I remember the saleswoman searching the racks with us for my size, and then telling my mother regretfully that the only footie PJs she had were "B-O-Y-S' pyjamas." I'm reliably informed that I learned to read early, and I was small for my age, so I'm sure it never occurred to her that I could spell. Without missing a beat, I chirped, "That's fine, I don't mind wearing boys' pyjamas!" As I remember the story going, the saleslady almost fainted in surprise.
Over this past weekend, as our family was strolling the aisles of our local Target in search of a few necessaries, our son fell in love with a pair of truly adorable pyjamas. They feature hearts on the leggings, and Dora the Explorer and her companion monkey Boots on the shirt, along with some fetching pink and purple ruffles. (They're not exactly the ones depicted here, but they're similar.) "Look, Dora PJs," he enthused, with visible excitement. "Can I have these Dora ones? Pleeeeease?"
I remembered the oft-retold family tale of how I startled the saleswoman with my ability to intpret "B-O-Y-S," the subtext of which has always been that I was not only precocious but also flexible, because it was assumed even then that a girl would naturally prefer something marketed to girls. (And I remembered the story which was circulating online not long ago, about a German dad who wears skirts because his son likes to do so.) I thought about how lucky we are to live in a community where no one would bat an eyelash at a little boy wearing pink and purple or proudly displaying his love of Dora and Kai-Lan.
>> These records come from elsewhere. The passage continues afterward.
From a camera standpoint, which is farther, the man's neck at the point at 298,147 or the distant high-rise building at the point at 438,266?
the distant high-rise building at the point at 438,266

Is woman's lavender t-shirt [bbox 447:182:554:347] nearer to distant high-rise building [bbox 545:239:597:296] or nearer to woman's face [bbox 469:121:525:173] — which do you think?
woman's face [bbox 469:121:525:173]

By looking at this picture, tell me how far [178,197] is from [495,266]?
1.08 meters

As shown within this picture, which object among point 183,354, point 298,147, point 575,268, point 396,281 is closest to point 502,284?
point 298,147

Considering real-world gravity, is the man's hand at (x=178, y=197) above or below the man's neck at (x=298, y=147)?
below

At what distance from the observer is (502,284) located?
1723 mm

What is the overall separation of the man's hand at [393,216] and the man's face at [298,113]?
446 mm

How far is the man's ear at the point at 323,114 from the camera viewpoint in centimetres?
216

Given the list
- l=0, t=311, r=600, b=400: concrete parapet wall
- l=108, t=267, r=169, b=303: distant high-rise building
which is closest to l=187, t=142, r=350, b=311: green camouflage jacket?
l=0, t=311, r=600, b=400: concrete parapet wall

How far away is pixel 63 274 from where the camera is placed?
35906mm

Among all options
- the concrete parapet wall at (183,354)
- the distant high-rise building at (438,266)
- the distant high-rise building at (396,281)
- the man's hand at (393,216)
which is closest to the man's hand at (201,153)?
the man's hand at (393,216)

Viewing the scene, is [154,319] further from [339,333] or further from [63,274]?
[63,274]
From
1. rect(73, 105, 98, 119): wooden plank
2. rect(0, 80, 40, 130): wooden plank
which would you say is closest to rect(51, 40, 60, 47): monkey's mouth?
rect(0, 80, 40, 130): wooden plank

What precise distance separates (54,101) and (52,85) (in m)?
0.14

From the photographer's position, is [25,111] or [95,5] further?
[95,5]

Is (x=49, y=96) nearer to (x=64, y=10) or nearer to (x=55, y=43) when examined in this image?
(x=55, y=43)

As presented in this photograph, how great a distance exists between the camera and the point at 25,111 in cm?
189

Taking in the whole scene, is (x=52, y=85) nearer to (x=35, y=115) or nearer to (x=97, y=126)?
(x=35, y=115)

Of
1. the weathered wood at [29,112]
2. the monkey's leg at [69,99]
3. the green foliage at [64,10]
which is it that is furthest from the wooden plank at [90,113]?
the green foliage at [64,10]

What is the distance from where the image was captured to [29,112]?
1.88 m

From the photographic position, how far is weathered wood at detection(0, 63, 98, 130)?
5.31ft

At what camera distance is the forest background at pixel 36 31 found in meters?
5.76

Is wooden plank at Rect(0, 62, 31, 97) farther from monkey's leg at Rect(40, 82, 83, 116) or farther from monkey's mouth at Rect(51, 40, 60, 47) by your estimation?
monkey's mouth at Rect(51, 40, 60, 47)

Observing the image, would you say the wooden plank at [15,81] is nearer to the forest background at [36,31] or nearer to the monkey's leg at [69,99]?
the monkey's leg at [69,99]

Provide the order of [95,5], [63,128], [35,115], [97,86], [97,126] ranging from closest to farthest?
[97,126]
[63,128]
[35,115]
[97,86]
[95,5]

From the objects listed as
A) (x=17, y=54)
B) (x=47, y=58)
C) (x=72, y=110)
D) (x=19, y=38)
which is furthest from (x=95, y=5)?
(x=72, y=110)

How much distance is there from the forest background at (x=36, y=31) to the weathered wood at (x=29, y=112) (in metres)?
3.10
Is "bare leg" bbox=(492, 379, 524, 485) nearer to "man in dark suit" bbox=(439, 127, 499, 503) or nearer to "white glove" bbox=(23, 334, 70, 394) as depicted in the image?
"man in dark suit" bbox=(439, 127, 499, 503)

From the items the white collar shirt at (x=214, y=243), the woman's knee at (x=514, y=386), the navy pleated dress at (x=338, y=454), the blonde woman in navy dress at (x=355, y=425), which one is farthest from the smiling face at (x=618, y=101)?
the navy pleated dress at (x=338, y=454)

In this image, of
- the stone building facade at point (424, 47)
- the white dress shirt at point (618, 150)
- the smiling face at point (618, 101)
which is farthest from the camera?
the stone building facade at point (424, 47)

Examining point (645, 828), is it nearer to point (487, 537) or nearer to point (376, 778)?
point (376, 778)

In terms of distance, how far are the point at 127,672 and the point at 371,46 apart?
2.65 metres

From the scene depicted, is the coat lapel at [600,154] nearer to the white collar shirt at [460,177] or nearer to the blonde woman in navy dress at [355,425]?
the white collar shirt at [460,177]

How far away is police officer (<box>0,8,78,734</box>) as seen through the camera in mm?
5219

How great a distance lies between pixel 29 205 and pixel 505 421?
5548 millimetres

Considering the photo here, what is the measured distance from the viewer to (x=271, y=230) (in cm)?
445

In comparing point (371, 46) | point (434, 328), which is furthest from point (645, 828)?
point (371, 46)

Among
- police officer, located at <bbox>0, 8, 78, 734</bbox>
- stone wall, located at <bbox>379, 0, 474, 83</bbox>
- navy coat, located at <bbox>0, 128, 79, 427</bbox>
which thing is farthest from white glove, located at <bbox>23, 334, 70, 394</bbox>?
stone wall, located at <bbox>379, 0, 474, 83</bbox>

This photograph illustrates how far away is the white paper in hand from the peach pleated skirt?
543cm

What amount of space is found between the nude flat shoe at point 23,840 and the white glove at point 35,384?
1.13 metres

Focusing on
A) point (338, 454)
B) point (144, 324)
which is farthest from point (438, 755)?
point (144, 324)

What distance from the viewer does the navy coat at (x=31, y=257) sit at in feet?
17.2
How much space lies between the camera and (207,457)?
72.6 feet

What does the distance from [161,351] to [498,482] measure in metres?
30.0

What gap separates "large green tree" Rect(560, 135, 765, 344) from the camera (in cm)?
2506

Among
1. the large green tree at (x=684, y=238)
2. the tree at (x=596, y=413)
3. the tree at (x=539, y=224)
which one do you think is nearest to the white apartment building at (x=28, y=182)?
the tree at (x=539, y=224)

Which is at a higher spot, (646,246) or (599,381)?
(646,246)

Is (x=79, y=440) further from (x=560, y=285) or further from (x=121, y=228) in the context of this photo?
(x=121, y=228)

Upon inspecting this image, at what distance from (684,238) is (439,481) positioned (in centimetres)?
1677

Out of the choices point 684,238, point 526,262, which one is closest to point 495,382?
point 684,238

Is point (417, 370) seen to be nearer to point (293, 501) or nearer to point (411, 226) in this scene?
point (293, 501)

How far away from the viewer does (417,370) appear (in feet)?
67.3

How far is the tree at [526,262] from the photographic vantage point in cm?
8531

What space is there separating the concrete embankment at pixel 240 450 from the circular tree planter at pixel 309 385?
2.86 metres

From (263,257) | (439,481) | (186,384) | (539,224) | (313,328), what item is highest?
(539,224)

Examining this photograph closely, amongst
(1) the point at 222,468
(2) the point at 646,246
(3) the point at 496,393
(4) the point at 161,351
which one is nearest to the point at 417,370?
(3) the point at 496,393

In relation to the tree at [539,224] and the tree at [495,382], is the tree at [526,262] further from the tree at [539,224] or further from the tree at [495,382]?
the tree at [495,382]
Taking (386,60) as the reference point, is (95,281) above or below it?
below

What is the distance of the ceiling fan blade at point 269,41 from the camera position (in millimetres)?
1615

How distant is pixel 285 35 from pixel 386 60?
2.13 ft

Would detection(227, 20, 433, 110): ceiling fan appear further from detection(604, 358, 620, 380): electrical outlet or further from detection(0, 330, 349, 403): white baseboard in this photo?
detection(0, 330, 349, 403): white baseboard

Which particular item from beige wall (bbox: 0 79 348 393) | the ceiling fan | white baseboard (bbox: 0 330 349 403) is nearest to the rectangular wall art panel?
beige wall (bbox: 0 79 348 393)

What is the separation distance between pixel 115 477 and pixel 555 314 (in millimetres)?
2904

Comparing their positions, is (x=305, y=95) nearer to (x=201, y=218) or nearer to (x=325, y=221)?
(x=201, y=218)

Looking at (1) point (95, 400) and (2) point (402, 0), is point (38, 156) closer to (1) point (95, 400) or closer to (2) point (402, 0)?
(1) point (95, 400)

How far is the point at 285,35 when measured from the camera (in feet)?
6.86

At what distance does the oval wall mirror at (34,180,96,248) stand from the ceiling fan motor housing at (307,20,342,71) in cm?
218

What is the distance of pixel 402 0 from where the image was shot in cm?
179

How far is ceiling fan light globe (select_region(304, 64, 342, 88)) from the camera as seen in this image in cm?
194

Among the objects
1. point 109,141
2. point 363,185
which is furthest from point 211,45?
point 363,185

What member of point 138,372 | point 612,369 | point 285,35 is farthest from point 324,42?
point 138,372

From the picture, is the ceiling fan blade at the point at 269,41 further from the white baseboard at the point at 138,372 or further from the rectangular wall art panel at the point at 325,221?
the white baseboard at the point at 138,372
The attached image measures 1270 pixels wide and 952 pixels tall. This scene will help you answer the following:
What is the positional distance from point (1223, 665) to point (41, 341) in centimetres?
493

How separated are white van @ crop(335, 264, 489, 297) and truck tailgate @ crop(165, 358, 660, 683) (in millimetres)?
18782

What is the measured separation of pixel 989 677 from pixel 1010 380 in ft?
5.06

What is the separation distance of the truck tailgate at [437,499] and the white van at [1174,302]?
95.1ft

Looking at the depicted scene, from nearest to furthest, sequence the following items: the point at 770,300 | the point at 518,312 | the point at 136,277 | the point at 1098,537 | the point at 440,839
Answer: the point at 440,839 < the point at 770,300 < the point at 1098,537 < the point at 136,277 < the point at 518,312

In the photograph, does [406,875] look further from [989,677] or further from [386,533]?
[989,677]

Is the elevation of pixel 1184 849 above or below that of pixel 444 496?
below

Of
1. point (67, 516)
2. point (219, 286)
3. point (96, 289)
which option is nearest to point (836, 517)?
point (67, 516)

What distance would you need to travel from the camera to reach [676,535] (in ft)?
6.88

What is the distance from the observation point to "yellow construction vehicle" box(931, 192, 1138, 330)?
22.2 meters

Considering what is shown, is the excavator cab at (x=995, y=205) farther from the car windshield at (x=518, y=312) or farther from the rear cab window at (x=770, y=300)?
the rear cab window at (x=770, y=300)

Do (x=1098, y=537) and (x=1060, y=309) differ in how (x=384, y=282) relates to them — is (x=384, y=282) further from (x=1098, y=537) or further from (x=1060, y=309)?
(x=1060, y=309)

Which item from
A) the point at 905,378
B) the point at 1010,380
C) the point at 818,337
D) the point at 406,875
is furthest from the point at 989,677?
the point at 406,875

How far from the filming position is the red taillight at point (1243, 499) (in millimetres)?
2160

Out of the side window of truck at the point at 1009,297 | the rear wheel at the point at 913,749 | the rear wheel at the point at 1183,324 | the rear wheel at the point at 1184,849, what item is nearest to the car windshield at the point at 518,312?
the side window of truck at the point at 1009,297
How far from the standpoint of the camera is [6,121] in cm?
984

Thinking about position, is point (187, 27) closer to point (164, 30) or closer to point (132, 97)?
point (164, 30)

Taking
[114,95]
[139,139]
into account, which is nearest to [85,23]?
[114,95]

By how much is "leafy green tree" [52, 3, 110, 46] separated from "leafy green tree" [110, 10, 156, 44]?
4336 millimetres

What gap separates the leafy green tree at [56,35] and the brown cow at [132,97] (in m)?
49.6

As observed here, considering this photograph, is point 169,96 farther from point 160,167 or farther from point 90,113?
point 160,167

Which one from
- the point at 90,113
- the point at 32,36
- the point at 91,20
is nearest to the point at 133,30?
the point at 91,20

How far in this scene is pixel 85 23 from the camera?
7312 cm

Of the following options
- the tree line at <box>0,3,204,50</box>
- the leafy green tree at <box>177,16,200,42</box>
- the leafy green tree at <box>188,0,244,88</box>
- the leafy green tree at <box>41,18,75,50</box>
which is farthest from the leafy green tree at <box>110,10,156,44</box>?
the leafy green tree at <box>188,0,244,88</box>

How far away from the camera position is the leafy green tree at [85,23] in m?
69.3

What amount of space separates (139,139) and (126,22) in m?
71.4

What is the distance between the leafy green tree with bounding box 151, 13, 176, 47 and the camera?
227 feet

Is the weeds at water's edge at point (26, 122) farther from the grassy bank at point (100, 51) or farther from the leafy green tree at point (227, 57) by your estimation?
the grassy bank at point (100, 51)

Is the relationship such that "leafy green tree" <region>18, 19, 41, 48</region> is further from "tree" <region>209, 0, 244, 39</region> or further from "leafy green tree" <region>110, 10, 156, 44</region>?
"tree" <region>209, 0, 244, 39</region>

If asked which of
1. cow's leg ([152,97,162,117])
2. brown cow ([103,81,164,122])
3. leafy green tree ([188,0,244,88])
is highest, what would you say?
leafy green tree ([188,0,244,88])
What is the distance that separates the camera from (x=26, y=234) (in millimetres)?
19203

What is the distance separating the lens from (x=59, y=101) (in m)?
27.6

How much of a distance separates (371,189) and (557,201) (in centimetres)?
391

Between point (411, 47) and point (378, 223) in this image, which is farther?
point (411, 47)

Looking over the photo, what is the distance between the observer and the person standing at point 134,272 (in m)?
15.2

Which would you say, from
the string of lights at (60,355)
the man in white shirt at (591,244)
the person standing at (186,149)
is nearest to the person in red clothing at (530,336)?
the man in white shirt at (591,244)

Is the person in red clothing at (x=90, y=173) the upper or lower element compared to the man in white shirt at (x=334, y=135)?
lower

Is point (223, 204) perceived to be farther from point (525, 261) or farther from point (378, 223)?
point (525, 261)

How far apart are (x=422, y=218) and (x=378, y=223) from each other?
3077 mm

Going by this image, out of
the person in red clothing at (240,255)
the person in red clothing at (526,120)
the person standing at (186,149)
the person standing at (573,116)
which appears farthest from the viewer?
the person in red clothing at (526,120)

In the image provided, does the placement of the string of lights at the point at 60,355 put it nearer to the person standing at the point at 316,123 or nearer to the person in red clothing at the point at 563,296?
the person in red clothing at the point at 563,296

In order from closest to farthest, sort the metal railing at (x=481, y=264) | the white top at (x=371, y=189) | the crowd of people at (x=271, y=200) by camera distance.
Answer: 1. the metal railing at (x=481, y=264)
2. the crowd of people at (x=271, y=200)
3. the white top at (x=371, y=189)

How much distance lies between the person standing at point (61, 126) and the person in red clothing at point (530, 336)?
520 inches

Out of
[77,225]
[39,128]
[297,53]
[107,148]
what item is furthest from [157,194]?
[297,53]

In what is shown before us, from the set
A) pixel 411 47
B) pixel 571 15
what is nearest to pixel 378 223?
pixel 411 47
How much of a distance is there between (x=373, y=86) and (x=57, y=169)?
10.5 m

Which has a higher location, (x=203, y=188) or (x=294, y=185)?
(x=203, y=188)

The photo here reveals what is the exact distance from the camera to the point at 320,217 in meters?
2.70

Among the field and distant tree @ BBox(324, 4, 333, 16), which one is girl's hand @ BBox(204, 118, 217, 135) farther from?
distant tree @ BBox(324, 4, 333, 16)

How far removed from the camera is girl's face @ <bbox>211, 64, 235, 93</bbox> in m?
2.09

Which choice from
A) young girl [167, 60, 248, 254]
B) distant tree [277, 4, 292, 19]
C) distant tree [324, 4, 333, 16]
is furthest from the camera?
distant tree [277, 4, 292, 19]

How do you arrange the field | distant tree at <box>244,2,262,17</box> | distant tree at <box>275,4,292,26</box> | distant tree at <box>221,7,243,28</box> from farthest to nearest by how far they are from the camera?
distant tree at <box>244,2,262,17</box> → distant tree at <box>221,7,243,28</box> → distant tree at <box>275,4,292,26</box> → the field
We've wanted, from the start, to rear a kid who doesn't feel constricted by society's expectations of what "boys do" or "girls do." We both grew up on Free to Be You and Me. At the end of our seder each year, we fervently sing the musical setting of Judy Chicago's Merger Poem. We're pretty classic twenty-first-century feminist parents. And yet we've been amused (and sometimes surprised) by the way our guy gravitates to many of the things which our culture says are "boy things." He seems to have an innate love of things which go, especially contstruction equipment. Kids receive all kinds of subtle social cues about this stuff, no matter how hard we try to eschew any sense that certain things -- activities, colors, clothes -- are relegated to one gender or the other.
I can't tell how conscious he is of any of this. But it's interesting, for me, to watch him navigate his path -- a path which, so far, features both a love of excavators and a love of sparkly pink. (You should see his delight at the Hello Kitty temporary tattoos we picked up in the dollar bin.) Of course, it wasn't so long ago that pink was considered a boys' color (See When Did Girls Start Wearing Pink? | Smithsonian Magazine.) Still, I like to hope that as our guy grows up, he'll learn that he can love whatever he loves, regardless of whether or not society says it's "appropriate." Sports or ballet, pink or blue -- or both! For now, those Dora pyjamas are pretty darn cute. And I'm happy to encourage his joy in all of the things he likes best.